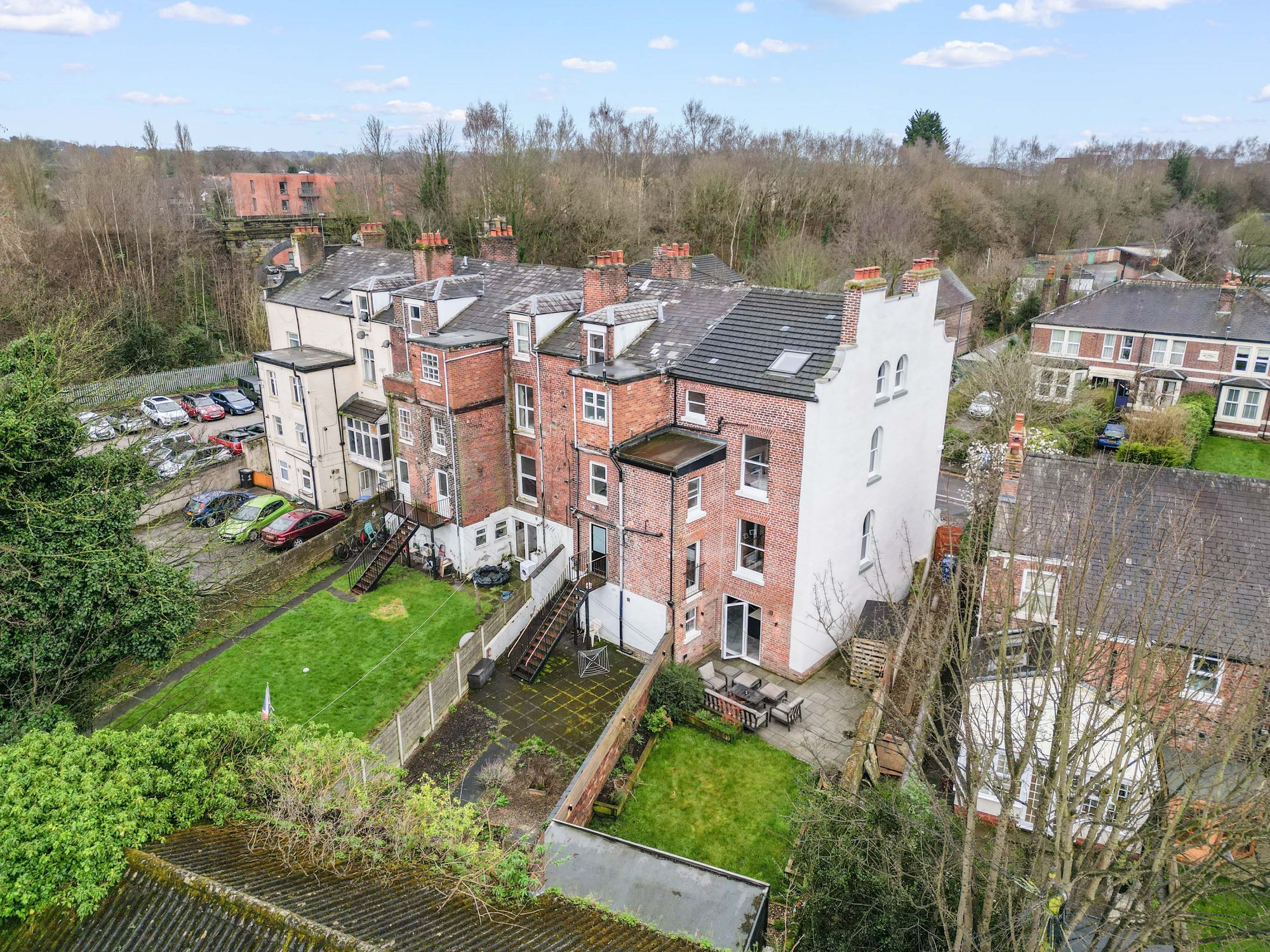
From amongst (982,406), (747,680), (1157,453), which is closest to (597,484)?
(747,680)

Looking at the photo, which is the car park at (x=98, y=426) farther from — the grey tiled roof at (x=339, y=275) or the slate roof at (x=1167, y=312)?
the slate roof at (x=1167, y=312)

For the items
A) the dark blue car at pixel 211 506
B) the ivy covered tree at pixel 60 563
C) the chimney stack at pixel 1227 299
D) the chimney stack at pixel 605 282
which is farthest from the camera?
the chimney stack at pixel 1227 299

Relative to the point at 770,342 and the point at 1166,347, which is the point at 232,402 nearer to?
the point at 770,342

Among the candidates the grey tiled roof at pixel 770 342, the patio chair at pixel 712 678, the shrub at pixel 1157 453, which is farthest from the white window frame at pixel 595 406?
the shrub at pixel 1157 453

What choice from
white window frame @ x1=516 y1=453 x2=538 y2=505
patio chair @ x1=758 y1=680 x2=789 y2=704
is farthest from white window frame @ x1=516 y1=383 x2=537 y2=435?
patio chair @ x1=758 y1=680 x2=789 y2=704

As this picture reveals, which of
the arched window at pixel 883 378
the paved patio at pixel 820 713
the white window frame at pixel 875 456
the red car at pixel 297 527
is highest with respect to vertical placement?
the arched window at pixel 883 378

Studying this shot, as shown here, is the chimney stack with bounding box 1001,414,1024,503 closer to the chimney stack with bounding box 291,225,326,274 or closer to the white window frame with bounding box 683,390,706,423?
the white window frame with bounding box 683,390,706,423

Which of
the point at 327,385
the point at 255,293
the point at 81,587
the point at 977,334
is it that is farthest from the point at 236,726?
the point at 977,334

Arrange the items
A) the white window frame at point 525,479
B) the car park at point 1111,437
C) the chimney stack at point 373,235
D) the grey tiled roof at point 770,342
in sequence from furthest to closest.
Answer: the car park at point 1111,437
the chimney stack at point 373,235
the white window frame at point 525,479
the grey tiled roof at point 770,342
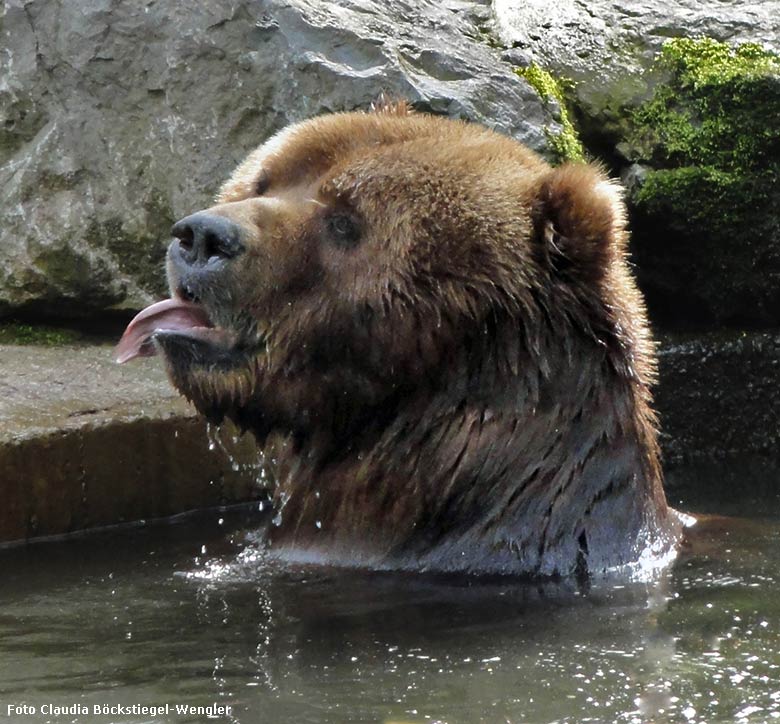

THE EXERCISE: Copy out the entries word for word, from the line that contains "What choice from" through the end of the entries, including both of those lines. Leave the pictures out of your answer.

EXPECTED ANSWER:
What choice from
white window frame @ x1=516 y1=453 x2=538 y2=505
patio chair @ x1=758 y1=680 x2=789 y2=704
is farthest from white window frame @ x1=516 y1=383 x2=537 y2=435?
patio chair @ x1=758 y1=680 x2=789 y2=704

As this picture reveals, which of
the arched window at pixel 883 378
the paved patio at pixel 820 713
the white window frame at pixel 875 456
the red car at pixel 297 527
is highest with respect to vertical placement?
the arched window at pixel 883 378

Studying this shot, as shown here, is the chimney stack with bounding box 1001,414,1024,503 closer to the chimney stack with bounding box 291,225,326,274 or closer to the white window frame with bounding box 683,390,706,423?
the white window frame with bounding box 683,390,706,423

Which of
the point at 327,385
the point at 255,293
the point at 81,587
the point at 977,334
is it that is farthest from the point at 236,726?
the point at 977,334

Arrange the items
A) the white window frame at point 525,479
B) the car park at point 1111,437
C) the chimney stack at point 373,235
D) the grey tiled roof at point 770,342
in sequence from furthest to closest.
Answer: the car park at point 1111,437
the chimney stack at point 373,235
the white window frame at point 525,479
the grey tiled roof at point 770,342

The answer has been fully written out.